I wonder if the politics of exception and the specific technologies of social organization/epistemologies of ignorance they facilitate are extremely well-suited to colonize the flesh’s spectra (or at least some parts of it). These resonances aren’t something that MRWaSP institutions and subjects are trained to hear or recognize–they’re not already tuned in to those channels. However, as I argue here , this sonic biopolitics isn’t tuned to hear any specific channel, subject, or frequency; rather, it listens “acousmatically”:
Instead of listening to identifiable subjects, the NSA [for example] identifies and tracks emergent properties that are statistically similar to already-identified patterns of “suspicious” behavior. Legally, the NSA is not required to identify a specific subject to surveil; instead they listen for patterns in the ambience. This type of observation is “acousmatic” in the sound studies sense because the sounds/patterns don’t come from one identifiable cause; they are the emergent properties of an aggregate.
So that’s the point: acousmatic listening doesn’t focus in on subjects, on already-living, viable vibes. It’s tuned to find whatever kinds of vibes, movements, or patterns emerge as material forces within a given context. Once the flesh’s frequencies start to have statistically significant effects on the aggregate (or important/privileged parts of the aggregate), they’re audible to hegemonic institutions. Acousmatic surveillance is a technique MRWaSP uses to find and colonize the flesh’s queerly resonant vibes. This is more or less what Eshun means when he says “potentiality has been captured by capital. Capital, whether it was Clintonian neoliberalism or neoconservatism mobilizes speculative affect. It is attuned to the emergence of the unpredictable.”

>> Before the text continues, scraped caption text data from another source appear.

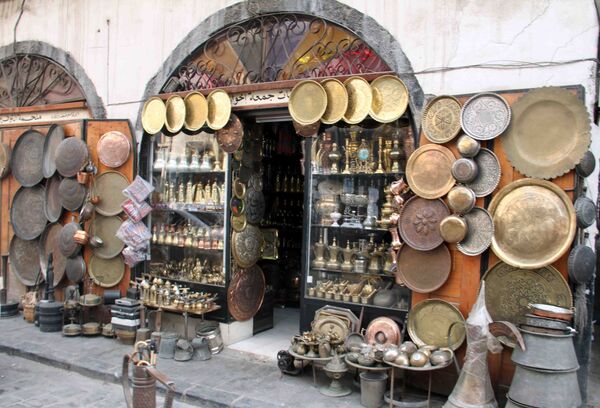 متاجر الأنتيكا الدمشقية - سبوتنيك عربي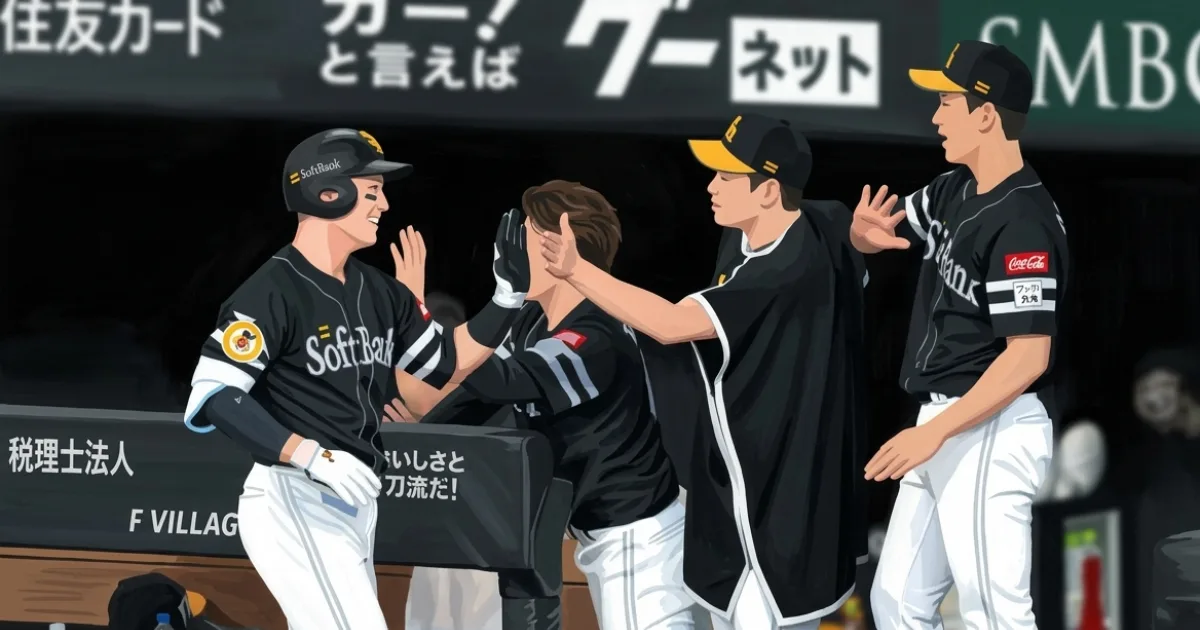 「完敗からの引き分けですから」ソフトバンク小久保監督、4点差追いつくドローに満足げ 前日は6点差大逆転負け、マジック1減の26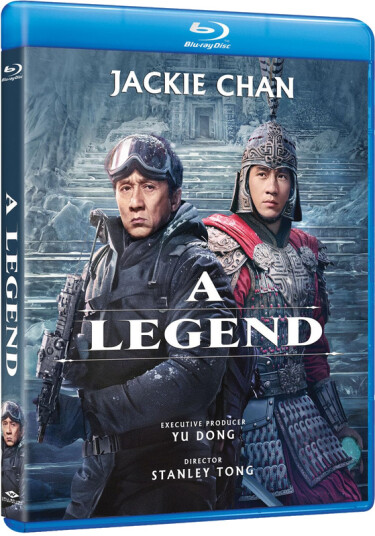 A Legend (2024) Bluray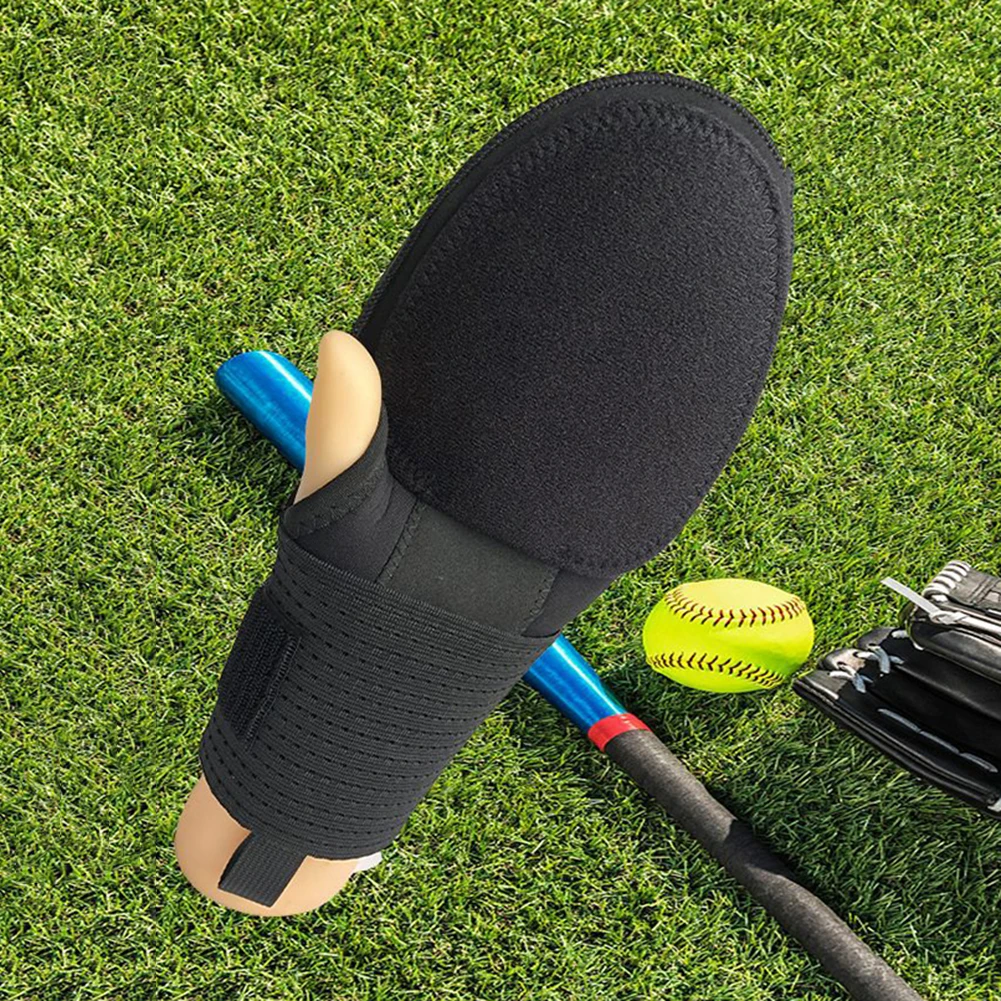 1Pc Baseball Sliding Gloves Breathable Baseball Sliding Mitt Wrist Support Hand Protection Right & Left Hand for Base Running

And when it comes to the question “so what do we do if hegemony ‘mobilizes speculative affect’?” I think the whole point is that hegemony might be on the cutting edge of speculative listening, but those of us who live our lives in the fictional/speculative/fleshy worlds Man’s trying to colonize, we know that we’re always one step, well, not so much ahead, but out of synch or phase…just far enough outside Man’s orbit so that some of our radiance escapes his gravity out into space.
 Thanks to Justin Burton for reminding me that I had already made this argument.